### [DOCUMENT SECTION]
# Scorpions in Utah



## wayneo (May 10, 2010)

We are going to be in the Moab area for 5 nights  this summer and I was wondering if anyone knows any good places to look for Scorpions?


----------



## Nomadinexile (May 11, 2010)

http://www.angelfire.com/tx4/scorpiones/states.html

Click on names and scroll to species.   Moab is in Grand County.  If there is a species in particular you want, look at that species, then look up a county map of Utah, and see what is close or on the way.  I will do a quick look for you, but I don't have time to be through, so you should look a bit yourself.


----------



## Nomadinexile (May 11, 2010)

http://research.amnh.org/users/lorenzo/PPT/Utah_2007.htm

check this out.  Hadrurus spadix would be a nice find.  There is a Serradigitus sp. among others in the area.  Have fun!   Oh, and wear pants, and watch where you step and stick your hands.

### [ENTRIES SHOWN]
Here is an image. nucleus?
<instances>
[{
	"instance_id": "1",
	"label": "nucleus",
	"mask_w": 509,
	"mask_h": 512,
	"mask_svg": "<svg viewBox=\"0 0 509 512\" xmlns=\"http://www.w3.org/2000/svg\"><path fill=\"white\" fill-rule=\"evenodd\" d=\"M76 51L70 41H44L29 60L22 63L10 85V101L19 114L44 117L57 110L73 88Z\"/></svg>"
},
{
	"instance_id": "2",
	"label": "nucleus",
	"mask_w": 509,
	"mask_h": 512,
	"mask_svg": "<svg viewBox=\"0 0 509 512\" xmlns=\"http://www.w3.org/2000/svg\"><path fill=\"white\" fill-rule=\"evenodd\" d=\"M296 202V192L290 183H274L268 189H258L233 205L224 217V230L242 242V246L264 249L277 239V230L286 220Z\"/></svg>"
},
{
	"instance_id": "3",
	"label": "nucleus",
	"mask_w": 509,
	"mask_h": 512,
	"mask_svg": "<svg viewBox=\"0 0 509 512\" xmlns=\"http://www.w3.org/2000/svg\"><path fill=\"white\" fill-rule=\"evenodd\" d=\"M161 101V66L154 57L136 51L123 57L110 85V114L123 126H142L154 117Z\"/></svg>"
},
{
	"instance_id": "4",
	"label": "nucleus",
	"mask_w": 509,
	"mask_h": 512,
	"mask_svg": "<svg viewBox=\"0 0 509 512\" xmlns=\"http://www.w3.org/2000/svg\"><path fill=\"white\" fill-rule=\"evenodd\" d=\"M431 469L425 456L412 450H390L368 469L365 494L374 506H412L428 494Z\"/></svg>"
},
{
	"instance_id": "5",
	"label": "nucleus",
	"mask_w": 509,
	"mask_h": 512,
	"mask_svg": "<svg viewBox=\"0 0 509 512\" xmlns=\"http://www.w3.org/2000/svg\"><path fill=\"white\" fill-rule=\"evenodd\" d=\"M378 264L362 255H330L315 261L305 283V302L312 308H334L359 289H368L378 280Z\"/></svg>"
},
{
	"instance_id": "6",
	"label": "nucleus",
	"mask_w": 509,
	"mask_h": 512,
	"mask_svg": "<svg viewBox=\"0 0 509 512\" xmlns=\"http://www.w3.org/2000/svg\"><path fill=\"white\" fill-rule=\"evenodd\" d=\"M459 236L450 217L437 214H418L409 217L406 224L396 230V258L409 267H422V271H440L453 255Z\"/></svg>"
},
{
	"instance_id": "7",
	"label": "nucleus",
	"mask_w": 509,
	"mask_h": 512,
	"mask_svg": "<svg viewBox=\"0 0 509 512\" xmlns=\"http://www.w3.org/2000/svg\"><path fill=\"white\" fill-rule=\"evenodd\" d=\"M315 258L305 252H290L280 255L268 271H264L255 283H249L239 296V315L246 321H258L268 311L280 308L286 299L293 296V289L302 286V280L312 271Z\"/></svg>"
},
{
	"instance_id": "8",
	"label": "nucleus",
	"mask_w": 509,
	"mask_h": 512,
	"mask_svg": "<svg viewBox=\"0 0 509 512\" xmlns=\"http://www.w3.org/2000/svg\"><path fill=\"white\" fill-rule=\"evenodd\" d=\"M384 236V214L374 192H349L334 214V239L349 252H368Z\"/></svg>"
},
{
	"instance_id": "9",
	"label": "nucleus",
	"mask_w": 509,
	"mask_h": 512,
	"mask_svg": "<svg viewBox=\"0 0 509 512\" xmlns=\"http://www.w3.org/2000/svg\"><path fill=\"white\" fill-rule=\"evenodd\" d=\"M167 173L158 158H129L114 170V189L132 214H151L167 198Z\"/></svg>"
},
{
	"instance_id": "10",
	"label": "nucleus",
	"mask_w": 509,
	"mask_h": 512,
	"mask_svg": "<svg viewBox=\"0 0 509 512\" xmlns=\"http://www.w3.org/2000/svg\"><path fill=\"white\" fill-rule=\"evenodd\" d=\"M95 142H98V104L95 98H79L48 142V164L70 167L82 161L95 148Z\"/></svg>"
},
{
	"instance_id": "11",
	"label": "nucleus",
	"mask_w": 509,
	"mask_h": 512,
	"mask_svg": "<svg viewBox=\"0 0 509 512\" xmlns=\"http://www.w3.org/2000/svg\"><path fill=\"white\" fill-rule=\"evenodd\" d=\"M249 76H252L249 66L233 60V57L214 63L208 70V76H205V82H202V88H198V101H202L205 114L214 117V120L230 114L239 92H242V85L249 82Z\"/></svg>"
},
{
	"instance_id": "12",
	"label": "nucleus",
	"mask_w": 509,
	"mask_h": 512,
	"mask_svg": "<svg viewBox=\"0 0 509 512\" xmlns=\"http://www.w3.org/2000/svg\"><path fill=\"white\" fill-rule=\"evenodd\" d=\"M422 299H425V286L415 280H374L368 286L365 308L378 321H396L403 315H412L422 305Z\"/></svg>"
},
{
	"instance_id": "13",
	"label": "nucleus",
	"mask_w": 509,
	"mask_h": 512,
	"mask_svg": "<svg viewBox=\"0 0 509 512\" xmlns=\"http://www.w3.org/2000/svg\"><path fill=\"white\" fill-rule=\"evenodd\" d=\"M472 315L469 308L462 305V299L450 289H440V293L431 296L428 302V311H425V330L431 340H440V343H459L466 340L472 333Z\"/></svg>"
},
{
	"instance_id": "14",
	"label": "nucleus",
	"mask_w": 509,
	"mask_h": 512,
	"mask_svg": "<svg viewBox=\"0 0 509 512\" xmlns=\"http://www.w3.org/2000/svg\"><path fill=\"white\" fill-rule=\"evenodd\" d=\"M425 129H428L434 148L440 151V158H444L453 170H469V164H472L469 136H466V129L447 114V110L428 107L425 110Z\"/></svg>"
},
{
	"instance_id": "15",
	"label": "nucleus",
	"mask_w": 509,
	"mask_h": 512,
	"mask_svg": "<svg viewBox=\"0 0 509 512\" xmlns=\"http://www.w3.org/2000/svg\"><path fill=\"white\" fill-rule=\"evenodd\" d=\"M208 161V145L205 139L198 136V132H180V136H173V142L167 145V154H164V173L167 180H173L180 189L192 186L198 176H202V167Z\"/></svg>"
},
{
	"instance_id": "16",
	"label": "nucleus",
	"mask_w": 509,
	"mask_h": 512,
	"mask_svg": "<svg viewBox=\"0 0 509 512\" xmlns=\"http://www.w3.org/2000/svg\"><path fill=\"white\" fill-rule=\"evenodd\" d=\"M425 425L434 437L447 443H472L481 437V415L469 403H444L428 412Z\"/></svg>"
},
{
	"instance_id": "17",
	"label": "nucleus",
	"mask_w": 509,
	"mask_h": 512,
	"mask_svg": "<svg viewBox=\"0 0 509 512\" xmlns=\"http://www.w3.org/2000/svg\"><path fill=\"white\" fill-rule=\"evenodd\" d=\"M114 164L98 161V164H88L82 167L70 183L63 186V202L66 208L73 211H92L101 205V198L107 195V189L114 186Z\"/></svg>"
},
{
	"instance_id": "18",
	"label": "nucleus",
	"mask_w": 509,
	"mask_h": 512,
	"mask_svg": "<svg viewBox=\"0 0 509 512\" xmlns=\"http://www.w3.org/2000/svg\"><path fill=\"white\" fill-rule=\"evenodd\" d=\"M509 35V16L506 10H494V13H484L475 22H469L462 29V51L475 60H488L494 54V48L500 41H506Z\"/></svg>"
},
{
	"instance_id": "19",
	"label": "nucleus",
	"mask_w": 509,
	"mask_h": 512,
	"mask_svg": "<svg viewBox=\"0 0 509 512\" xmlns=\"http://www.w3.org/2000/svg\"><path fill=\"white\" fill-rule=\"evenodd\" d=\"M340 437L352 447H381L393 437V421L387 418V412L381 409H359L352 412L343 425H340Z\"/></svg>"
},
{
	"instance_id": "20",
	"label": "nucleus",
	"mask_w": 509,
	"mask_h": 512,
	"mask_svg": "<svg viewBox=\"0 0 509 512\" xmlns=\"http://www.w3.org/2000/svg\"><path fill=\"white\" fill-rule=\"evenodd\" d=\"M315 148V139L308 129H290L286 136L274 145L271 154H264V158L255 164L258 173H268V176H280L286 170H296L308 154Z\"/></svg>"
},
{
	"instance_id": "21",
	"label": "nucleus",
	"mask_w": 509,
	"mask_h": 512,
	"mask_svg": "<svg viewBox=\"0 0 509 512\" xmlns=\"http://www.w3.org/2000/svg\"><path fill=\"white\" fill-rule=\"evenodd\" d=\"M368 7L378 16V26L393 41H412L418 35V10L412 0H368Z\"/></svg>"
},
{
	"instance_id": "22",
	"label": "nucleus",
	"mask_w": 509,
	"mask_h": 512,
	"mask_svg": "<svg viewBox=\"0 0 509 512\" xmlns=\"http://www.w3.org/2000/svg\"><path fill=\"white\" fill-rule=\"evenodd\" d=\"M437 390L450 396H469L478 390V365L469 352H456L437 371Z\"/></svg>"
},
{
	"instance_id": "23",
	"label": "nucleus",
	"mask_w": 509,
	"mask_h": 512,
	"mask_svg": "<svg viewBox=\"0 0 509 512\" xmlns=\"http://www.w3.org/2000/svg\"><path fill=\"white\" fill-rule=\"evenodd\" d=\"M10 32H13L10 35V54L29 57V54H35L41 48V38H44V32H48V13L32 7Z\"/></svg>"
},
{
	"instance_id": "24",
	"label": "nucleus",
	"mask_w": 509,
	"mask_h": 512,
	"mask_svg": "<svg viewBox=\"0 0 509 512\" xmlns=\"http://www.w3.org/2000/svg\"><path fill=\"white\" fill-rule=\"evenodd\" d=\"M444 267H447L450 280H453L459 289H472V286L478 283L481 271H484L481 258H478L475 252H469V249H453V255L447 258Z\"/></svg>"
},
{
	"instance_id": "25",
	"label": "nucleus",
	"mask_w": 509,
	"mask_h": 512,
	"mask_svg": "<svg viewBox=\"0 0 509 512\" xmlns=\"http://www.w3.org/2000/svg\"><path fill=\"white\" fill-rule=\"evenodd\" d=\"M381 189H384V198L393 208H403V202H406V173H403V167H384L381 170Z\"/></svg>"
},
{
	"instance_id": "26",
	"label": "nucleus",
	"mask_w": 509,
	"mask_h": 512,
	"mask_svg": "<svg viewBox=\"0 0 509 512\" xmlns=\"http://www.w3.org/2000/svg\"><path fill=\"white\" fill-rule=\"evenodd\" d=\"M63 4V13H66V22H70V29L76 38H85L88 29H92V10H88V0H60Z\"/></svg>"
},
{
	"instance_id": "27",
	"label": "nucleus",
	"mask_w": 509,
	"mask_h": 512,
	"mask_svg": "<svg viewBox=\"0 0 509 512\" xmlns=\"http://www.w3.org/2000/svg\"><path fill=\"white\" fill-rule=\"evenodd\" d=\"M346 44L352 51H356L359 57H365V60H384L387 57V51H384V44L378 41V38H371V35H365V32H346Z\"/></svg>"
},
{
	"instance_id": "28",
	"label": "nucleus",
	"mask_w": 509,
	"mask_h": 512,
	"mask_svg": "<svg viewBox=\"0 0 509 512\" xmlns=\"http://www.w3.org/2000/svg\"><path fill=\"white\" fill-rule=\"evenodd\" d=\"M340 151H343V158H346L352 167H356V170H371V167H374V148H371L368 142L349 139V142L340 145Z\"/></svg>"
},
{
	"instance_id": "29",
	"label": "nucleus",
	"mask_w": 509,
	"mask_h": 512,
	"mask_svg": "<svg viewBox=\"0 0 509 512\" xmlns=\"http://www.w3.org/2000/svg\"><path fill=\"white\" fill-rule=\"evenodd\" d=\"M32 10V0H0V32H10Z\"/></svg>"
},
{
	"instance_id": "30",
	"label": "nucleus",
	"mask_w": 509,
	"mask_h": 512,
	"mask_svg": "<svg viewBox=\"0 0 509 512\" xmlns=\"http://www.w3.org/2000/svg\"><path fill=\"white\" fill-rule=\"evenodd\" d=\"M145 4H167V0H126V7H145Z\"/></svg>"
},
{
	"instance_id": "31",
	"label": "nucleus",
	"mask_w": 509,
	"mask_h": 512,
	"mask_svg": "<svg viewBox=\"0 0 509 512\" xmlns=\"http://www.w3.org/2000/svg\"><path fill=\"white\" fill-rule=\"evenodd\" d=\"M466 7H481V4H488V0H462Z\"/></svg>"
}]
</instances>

### [TASK SET]
a – Retype the Utah scorpion thread, everything from "## wayneo (May" down to "look for Scorpions?".
b – Answer these questions about the Utah scorpion thread:
(i) How many nights will the first poster spend in the Moab area?
(ii) What county is Moab in?
(iii) Which species does the last post call a nice find?
c – What comes next in the Utah scorpion thread? Continue it from where it stops.

### [YOUR WRITTEN ANSWERS]
a –
## wayneo (May 10, 2010)

We are going to be in the Moab area for 5 nights  this summer and I was wondering if anyone knows any good places to look for Scorpions?

b –
(i) 5 nights
(ii) Grand County
(iii) Hadrurus spadix

c –
----------



## Widowman10 (May 11, 2010)

that's exactly where i found _loads_ of scorpions. we were tripping over them there were so many. no foolin. found about 5 or 6 different species just casually looking, so you shouldn't have many problems finding lots, and different kinds. but yes, spadix are there, and boy are they beautiful 

there was an awesome thread about a week or so ago, with native scorpions. the post i put in that thread had pics of the ones i found in moab. let me see if i can find it for you real quick.

HERE you go. there are pics of only 3 of the 6-ish species we found there.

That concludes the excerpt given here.